Nomination de Wilfrid-Guy Licari à la Délégation générale du Québec à Paris

La nomination à Paris d'un ami de Charest est contestée

Nomination de Wilfrid-Guy Licari à la Délégation générale du Québec à Paris

L'Association des anciens délégués du Québec prépare une lettre de protestation

Québec -- La nomination de l'ambassadeur du Canada à Tunis, Wilfrid-Guy Licari, au poste de délégué général du Québec à Paris est contestée non seulement par l'opposition péquiste, mais aussi par les anciens détenteurs du titre le plus prestigieux de la diplomatie québécoise.
Actuellement en poste à Tunis, M. Licari, qui a 58 ans et dont la nomination a été entérinée par le conseil des ministres hier, est un ami personnel de Jean Charest. Ils se sont connus au Maroc en 1987, au moment des Jeux de la Francophonie à Casablanca, selon ce qu'a rapporté hier le porte-parole du premier ministre, Hugo D'Amours. M. Licari y était ambassadeur et M. Charest détenait alors le portefeuille de ministre d'État à la Jeunesse dans le gouvernement conservateur de Brian Mulroney. Plus récemment, à l'été 2003, lorsque M. Licari était ambassadeur du Canada au Vatican, Jean Charest, qui venait d'être élu, avait pu obtenir une audience avec le pape Jean-Paul II, notamment grâce au travail de M. Licari.
Comme Le Devoir le révélait il y a un mois, M. Licari, à l'emploi du ministère des Affaires étrangères du Canada depuis 1968, succédera à Clément Duhaime -- qui était en poste depuis 2000 rue Pergolèse --, non seulement comme délégué général du Québec mais aussi comme «sherpa» du premier ministre auprès de la Francophonie. M. Duhaime a été nommé au début du mois administrateur de l'Organisation internationale de la Francophonie (OIF), ce qui en fait une sorte de «sous-ministre» de l'organisation.

• Données extraites:
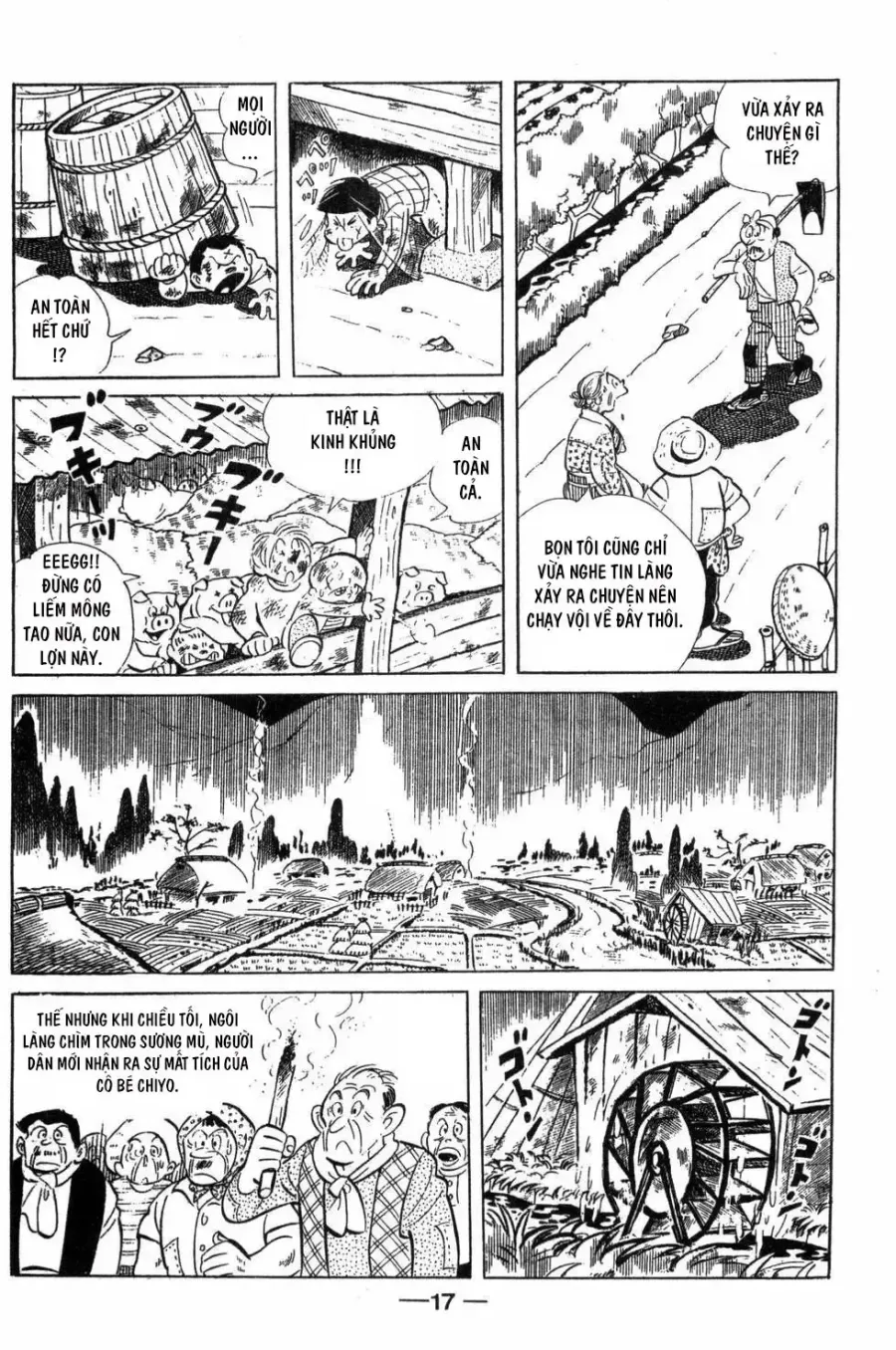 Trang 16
...
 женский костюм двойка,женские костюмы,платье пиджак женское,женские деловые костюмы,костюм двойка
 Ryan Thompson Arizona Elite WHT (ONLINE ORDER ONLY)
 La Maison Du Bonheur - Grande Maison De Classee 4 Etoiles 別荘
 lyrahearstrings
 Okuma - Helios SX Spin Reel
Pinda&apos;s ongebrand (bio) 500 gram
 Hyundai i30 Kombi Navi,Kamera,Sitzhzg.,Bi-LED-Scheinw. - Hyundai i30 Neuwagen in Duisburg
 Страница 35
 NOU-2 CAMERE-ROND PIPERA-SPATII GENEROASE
...
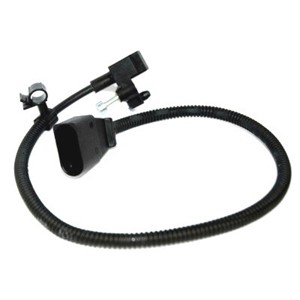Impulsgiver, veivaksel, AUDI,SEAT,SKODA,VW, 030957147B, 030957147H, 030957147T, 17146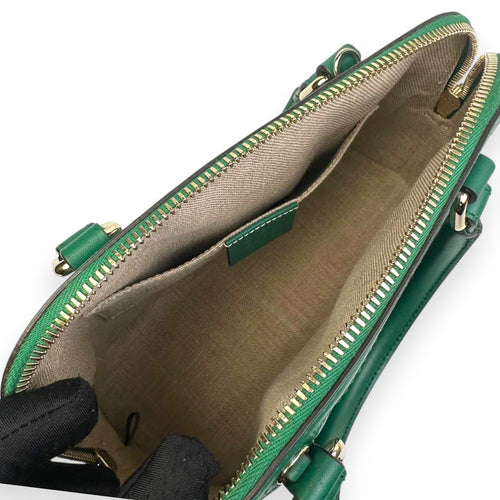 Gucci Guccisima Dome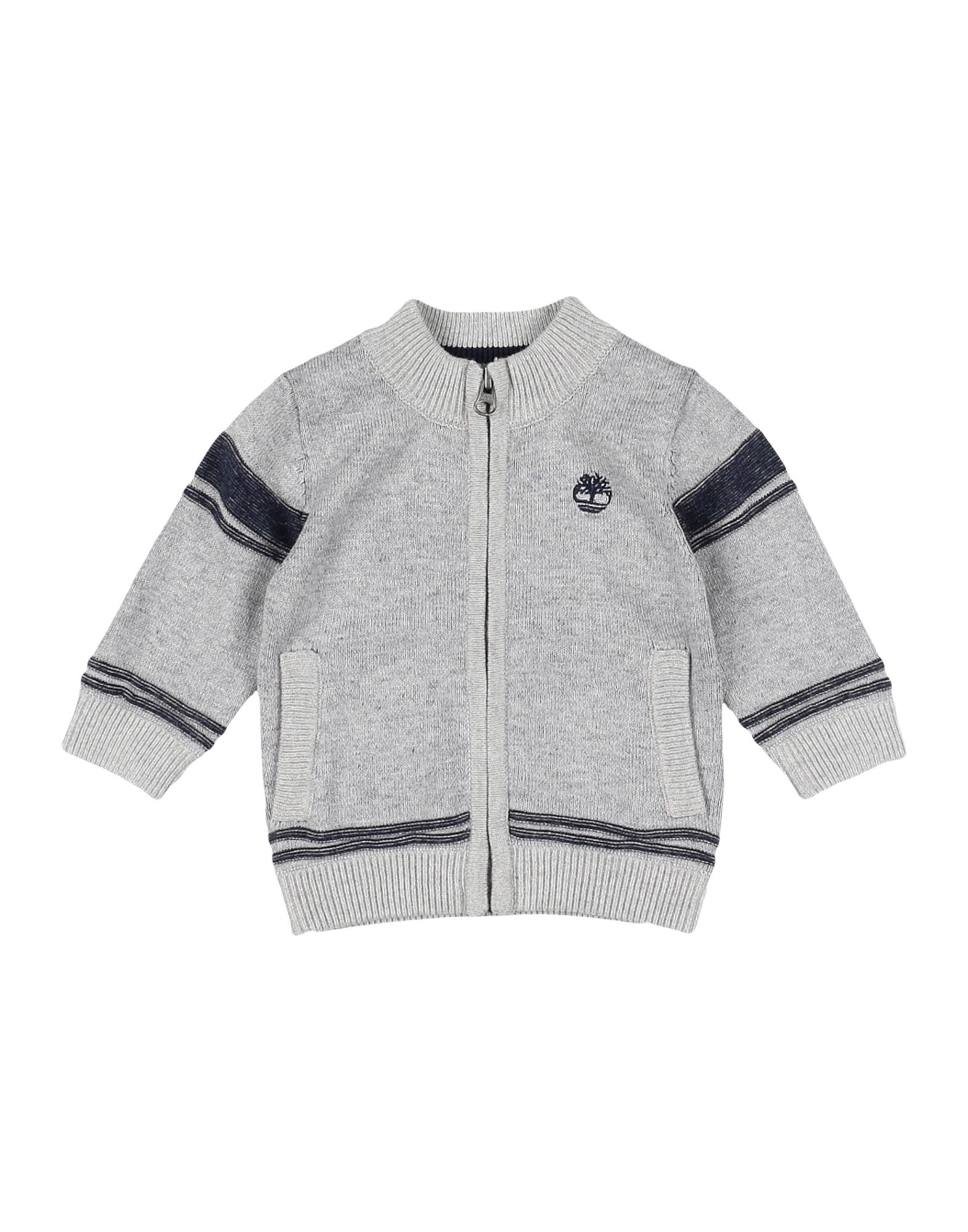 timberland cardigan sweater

• Travail demandé:
#1 Répondez à ces questions sur l'article consacré à la nomination de Wilfrid-Guy Licari :
(a) Quel âge a M. Licari ?
(b) En quelle année M. Licari et Jean Charest se sont-ils connus ?
(c) Depuis quelle année Clément Duhaime était-il en poste rue Pergolèse ?
#2 Substituez « critiquée » à « contestée » et recopiez tout le passage de l'article sur la nomination de Wilfrid-Guy Licari, depuis « La nomination à » jusqu'à « la diplomatie québécoise. ».
#3 Poursuivez l'article sur la nomination de Wilfrid-Guy Licari à Paris à la suite de sa dernière phrase.

• Réponses écrites:
#1
(a) 58 ans.
(b) En 1987.
(c) Depuis 2000.

#2
La nomination à Paris d'un ami de Charest est critiquée

Nomination de Wilfrid-Guy Licari à la Délégation générale du Québec à Paris

L'Association des anciens délégués du Québec prépare une lettre de protestation

Québec -- La nomination de l'ambassadeur du Canada à Tunis, Wilfrid-Guy Licari, au poste de délégué général du Québec à Paris est critiquée non seulement par l'opposition péquiste, mais aussi par les anciens détenteurs du titre le plus prestigieux de la diplomatie québécoise.

#3
Chose inusitée, l'Association des anciens délégués généraux du Québec à Paris prépare une lettre ouverte pour protester contre cette nomination. «Ce n'est pas une question de compétence et encore moins une question personnelle», dit Michel Lucier, qui préside cette association. Selon M. Lucier, la nomination de M. Licari envoie un mauvais message : qu'il n'y a personne dans le «bassin québécois» qui puisse occuper ce poste, explique celui qui a été délégué de 1997 à 2000, sous Lucien Bouchard.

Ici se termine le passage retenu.